A sequence of records
------------
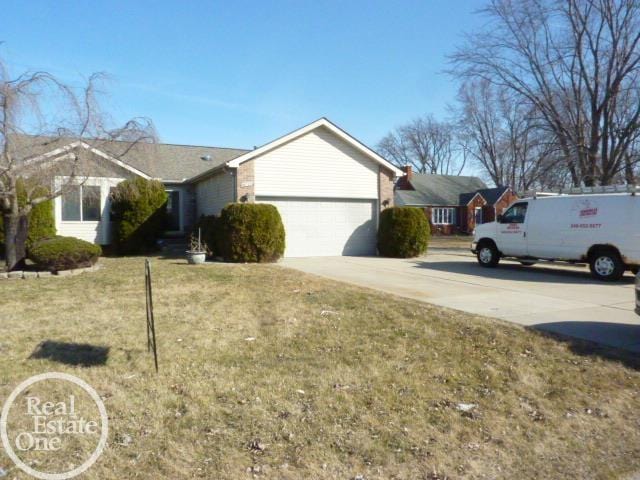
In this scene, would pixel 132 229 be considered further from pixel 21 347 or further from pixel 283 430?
pixel 283 430

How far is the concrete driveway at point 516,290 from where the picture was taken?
24.5 ft

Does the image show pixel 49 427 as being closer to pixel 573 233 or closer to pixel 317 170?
pixel 573 233

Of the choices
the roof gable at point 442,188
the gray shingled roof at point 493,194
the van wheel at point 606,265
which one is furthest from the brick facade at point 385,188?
the gray shingled roof at point 493,194

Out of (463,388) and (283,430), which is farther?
(463,388)

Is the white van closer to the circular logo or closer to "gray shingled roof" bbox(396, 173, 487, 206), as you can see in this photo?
the circular logo

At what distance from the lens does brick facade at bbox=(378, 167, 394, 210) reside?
65.0 ft

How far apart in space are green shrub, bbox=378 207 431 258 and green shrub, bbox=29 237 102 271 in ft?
34.0

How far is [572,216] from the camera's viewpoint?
1309cm

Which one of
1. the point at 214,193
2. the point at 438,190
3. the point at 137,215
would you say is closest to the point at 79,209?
the point at 137,215

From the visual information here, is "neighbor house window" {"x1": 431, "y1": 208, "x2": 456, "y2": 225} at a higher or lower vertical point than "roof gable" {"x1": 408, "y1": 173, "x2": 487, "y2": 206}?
lower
------------
_Exercise prompt:_
Please print all the records above line for line, without changing anything, and leave out the pictures.

_Output below:_
In this scene, would pixel 132 229 be considered further from pixel 21 347 or further from pixel 283 430?
pixel 283 430

How far is the concrete driveway at point 516,290 from where the picture was taken?
24.5 ft

Does the image show pixel 49 427 as being closer to pixel 573 233 or closer to pixel 317 170?
pixel 573 233

Of the choices
the roof gable at point 442,188
the gray shingled roof at point 493,194
the van wheel at point 606,265
which one is furthest from the brick facade at point 385,188?
the gray shingled roof at point 493,194

Out of (463,388) and (283,430), which is farther?
(463,388)

Is the white van closer to the circular logo or closer to "gray shingled roof" bbox(396, 173, 487, 206), as you can see in this photo?
the circular logo

At what distance from the lens does brick facade at bbox=(378, 167, 394, 210) reside?
65.0 ft

How far apart in space are green shrub, bbox=378 207 431 258 and green shrub, bbox=29 237 102 271 in ft?
34.0

How far is [572,216] from the camera's viewpoint?
1309cm

Which one of
1. the point at 214,193
2. the point at 438,190
3. the point at 137,215
would you say is closest to the point at 79,209?
the point at 137,215

From the visual information here, is "neighbor house window" {"x1": 431, "y1": 208, "x2": 456, "y2": 225} at a higher or lower vertical point than "roof gable" {"x1": 408, "y1": 173, "x2": 487, "y2": 206}?
lower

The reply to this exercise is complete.